# Exercise:
Format everything from the line containing "How far do the" down to the end of the records as a Markdown table with the columns Row and Text. Number the rows from 1, give each nonblank line its own row, and leave out blank lines.

# Data listing:
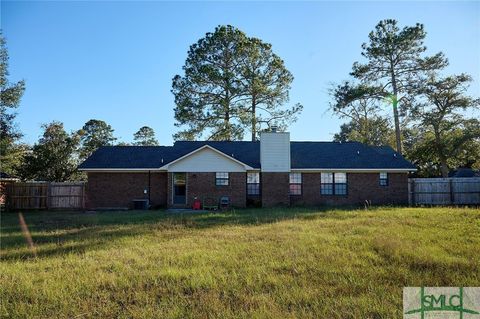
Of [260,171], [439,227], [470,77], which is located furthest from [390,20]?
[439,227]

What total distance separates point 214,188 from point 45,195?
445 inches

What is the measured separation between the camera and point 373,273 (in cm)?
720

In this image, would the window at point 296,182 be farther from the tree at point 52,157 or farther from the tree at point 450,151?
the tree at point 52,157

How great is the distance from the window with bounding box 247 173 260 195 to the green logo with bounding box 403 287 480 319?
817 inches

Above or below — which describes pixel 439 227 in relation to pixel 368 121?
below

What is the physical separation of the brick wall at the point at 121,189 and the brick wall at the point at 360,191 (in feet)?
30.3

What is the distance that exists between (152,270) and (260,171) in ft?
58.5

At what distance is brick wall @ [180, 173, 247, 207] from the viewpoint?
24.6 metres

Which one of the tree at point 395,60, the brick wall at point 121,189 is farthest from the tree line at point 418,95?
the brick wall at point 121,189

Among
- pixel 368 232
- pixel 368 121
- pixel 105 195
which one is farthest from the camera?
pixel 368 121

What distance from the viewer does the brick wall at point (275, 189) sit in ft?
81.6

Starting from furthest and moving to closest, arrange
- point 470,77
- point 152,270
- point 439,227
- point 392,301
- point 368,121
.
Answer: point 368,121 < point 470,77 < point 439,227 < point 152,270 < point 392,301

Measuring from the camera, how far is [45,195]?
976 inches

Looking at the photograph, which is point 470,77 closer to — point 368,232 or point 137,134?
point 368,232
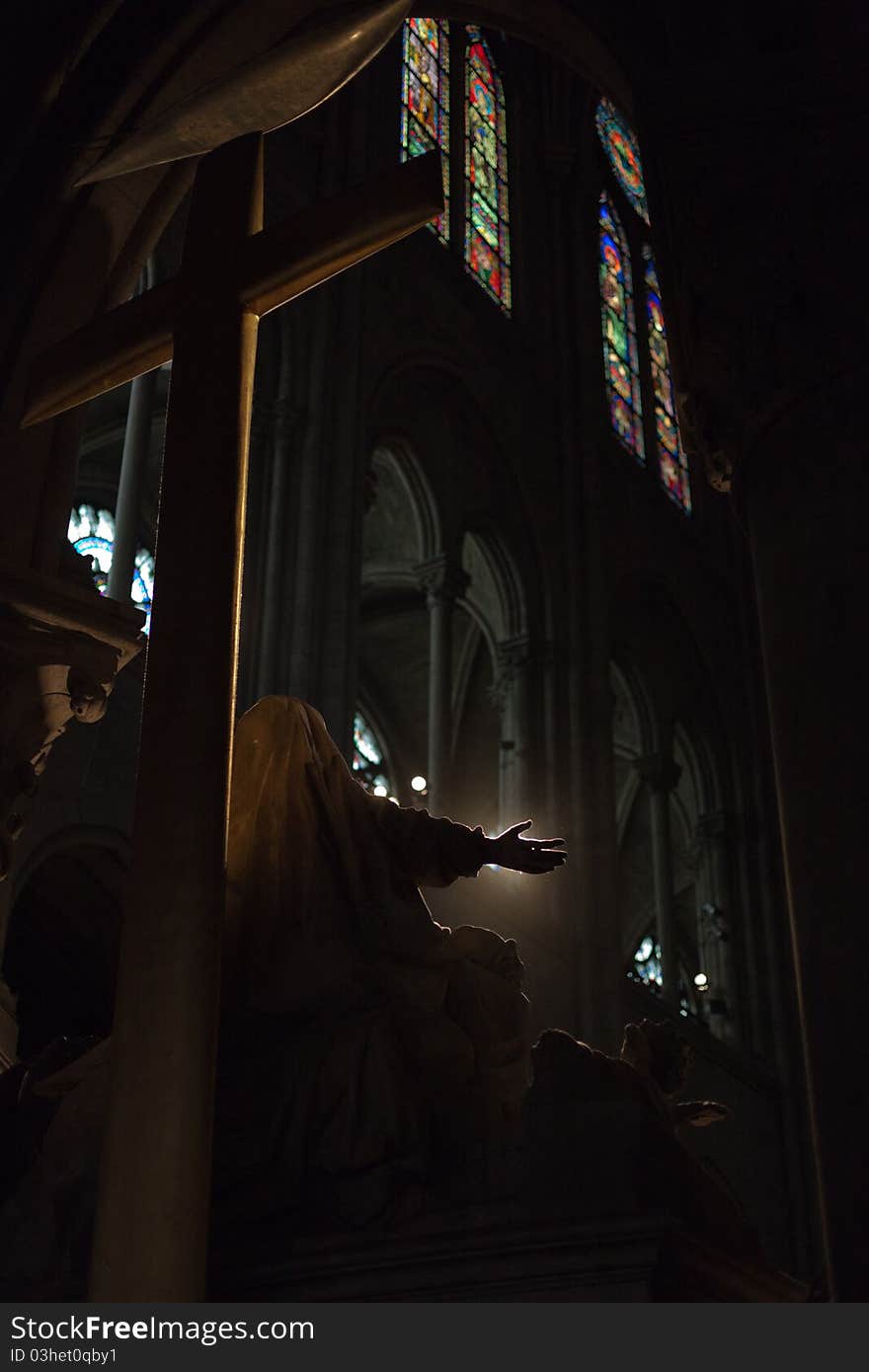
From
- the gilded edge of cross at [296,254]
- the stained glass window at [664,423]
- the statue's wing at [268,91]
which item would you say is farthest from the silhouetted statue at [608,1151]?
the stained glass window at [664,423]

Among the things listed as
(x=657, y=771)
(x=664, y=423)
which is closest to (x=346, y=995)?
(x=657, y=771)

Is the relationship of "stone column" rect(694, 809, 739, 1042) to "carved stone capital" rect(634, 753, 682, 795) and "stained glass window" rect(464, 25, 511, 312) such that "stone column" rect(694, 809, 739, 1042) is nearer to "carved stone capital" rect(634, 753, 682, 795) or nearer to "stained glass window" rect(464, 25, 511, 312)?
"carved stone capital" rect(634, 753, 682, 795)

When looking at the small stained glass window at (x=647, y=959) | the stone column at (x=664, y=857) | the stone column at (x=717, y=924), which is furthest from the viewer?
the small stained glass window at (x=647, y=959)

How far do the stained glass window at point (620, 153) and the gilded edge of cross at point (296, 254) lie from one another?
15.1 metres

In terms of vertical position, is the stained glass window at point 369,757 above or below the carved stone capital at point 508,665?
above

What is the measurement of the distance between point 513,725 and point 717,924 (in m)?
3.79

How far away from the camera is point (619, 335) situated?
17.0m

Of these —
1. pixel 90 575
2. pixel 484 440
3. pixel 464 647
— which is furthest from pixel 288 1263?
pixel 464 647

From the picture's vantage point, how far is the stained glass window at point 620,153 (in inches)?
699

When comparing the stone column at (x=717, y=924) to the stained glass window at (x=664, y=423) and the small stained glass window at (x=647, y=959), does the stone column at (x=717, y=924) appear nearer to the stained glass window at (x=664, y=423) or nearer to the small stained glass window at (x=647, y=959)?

# Reply to the task:
| Row | Text |
|---|---|
| 1 | How far do the stained glass window at point (620, 153) and the gilded edge of cross at point (296, 254) lie from one another? |
| 2 | 15.1 metres |
| 3 | In terms of vertical position, is the stained glass window at point 369,757 above or below the carved stone capital at point 508,665? |
| 4 | above |
| 5 | What is the measurement of the distance between point 513,725 and point 717,924 (in m)? |
| 6 | 3.79 |
| 7 | How far away from the camera is point (619, 335) situated? |
| 8 | 17.0m |
| 9 | Of these — |
| 10 | 1. pixel 90 575 |
| 11 | 2. pixel 484 440 |
| 12 | 3. pixel 464 647 |
| 13 | — which is furthest from pixel 288 1263? |
| 14 | pixel 464 647 |
| 15 | From the picture's vantage point, how far is the stained glass window at point 620,153 (in inches)? |
| 16 | 699 |
| 17 | When comparing the stone column at (x=717, y=924) to the stained glass window at (x=664, y=423) and the small stained glass window at (x=647, y=959), does the stone column at (x=717, y=924) appear nearer to the stained glass window at (x=664, y=423) or nearer to the small stained glass window at (x=647, y=959)? |